### PROBLEM DESCRIPTION
Locate each line of the material below that contains the word "closer" and copy those lines out.

Excerpts from a spatial dataset
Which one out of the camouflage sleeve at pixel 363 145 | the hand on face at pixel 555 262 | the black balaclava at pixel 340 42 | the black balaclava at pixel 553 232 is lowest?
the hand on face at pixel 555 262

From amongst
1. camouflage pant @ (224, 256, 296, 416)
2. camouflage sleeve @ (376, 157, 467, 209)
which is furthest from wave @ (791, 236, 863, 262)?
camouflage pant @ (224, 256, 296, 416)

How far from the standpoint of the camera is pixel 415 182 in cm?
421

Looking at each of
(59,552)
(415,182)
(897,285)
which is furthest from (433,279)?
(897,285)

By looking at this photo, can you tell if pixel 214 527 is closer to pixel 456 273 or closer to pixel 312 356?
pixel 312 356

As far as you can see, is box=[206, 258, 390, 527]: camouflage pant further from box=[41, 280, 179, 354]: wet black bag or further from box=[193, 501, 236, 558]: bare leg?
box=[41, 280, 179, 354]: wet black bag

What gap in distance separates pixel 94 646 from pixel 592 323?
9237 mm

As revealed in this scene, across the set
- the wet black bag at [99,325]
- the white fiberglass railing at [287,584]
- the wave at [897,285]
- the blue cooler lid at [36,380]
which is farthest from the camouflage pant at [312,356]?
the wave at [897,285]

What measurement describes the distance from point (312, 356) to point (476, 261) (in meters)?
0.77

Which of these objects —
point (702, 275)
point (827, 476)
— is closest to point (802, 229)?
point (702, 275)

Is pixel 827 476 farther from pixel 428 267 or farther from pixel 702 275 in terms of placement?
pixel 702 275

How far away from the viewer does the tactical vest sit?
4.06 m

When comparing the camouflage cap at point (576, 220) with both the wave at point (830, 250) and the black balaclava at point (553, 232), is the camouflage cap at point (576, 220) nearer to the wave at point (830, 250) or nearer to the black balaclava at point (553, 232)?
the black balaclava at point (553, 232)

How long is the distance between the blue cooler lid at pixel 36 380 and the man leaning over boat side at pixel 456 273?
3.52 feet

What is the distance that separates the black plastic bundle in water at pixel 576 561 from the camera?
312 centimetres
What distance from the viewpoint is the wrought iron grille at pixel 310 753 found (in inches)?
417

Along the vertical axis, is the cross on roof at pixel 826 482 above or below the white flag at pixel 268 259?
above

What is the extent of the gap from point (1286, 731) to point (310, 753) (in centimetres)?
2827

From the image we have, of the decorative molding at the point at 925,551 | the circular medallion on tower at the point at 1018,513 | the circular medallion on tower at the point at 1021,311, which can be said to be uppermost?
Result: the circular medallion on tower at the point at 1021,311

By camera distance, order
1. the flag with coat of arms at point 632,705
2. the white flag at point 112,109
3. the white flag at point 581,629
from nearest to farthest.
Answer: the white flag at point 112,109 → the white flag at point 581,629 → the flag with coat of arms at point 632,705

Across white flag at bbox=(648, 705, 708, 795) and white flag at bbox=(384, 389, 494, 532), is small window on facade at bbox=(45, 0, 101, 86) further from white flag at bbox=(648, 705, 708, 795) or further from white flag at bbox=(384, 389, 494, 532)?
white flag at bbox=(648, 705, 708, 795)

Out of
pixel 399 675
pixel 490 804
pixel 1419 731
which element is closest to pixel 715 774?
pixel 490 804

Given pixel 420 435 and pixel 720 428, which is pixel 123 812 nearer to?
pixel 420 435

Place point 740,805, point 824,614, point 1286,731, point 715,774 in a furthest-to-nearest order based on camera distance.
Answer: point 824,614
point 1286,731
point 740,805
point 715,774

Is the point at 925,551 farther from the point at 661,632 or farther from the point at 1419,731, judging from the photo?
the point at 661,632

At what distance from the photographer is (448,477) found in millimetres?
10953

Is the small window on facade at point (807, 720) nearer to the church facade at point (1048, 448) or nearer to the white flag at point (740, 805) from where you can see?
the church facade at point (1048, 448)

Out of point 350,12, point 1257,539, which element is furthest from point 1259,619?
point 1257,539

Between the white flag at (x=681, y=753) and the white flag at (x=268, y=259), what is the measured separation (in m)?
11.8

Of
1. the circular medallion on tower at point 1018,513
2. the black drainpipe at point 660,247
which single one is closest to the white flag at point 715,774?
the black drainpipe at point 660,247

==

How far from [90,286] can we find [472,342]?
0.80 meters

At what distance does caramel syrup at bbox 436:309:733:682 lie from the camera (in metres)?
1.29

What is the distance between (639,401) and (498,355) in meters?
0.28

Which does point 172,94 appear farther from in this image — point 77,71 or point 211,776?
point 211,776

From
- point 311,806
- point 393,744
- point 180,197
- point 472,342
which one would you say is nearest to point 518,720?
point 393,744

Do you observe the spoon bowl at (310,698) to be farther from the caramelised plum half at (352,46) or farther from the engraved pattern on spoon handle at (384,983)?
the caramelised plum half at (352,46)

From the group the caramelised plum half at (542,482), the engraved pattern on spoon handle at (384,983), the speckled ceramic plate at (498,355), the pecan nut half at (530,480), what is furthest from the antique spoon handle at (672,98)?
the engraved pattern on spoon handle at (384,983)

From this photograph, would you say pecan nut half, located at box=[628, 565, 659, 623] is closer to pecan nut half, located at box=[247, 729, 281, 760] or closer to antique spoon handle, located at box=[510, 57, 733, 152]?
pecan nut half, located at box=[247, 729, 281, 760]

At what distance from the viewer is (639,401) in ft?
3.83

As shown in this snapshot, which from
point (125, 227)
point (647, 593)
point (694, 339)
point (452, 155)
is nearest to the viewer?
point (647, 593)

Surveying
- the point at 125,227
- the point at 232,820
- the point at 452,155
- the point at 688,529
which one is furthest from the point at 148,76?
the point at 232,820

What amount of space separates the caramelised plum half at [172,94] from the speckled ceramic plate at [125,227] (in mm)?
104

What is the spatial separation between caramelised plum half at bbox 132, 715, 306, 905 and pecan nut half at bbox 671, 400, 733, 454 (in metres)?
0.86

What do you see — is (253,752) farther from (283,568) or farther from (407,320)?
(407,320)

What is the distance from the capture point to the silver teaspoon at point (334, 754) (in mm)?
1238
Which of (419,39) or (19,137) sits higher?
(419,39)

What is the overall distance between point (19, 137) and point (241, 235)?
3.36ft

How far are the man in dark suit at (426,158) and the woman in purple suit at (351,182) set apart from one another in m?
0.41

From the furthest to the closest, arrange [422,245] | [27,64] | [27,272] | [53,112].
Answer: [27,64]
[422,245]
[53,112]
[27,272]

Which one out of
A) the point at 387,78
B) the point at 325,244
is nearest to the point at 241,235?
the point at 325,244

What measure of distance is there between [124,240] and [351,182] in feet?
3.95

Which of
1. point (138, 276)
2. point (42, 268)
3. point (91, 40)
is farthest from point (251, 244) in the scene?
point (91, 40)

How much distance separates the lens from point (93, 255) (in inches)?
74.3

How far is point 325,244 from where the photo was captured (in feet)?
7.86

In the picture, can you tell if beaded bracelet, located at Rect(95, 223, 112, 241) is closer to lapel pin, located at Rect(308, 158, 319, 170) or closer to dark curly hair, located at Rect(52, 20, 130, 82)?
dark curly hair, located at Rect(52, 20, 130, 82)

### RIGHT ANSWER
By looking at this photo, can you tell if pixel 214 527 is closer to pixel 456 273 or closer to pixel 312 356?
From this photograph, would you say pecan nut half, located at box=[628, 565, 659, 623] is closer to pecan nut half, located at box=[247, 729, 281, 760] or closer to antique spoon handle, located at box=[510, 57, 733, 152]?
In the picture, can you tell if beaded bracelet, located at Rect(95, 223, 112, 241) is closer to lapel pin, located at Rect(308, 158, 319, 170) or closer to dark curly hair, located at Rect(52, 20, 130, 82)?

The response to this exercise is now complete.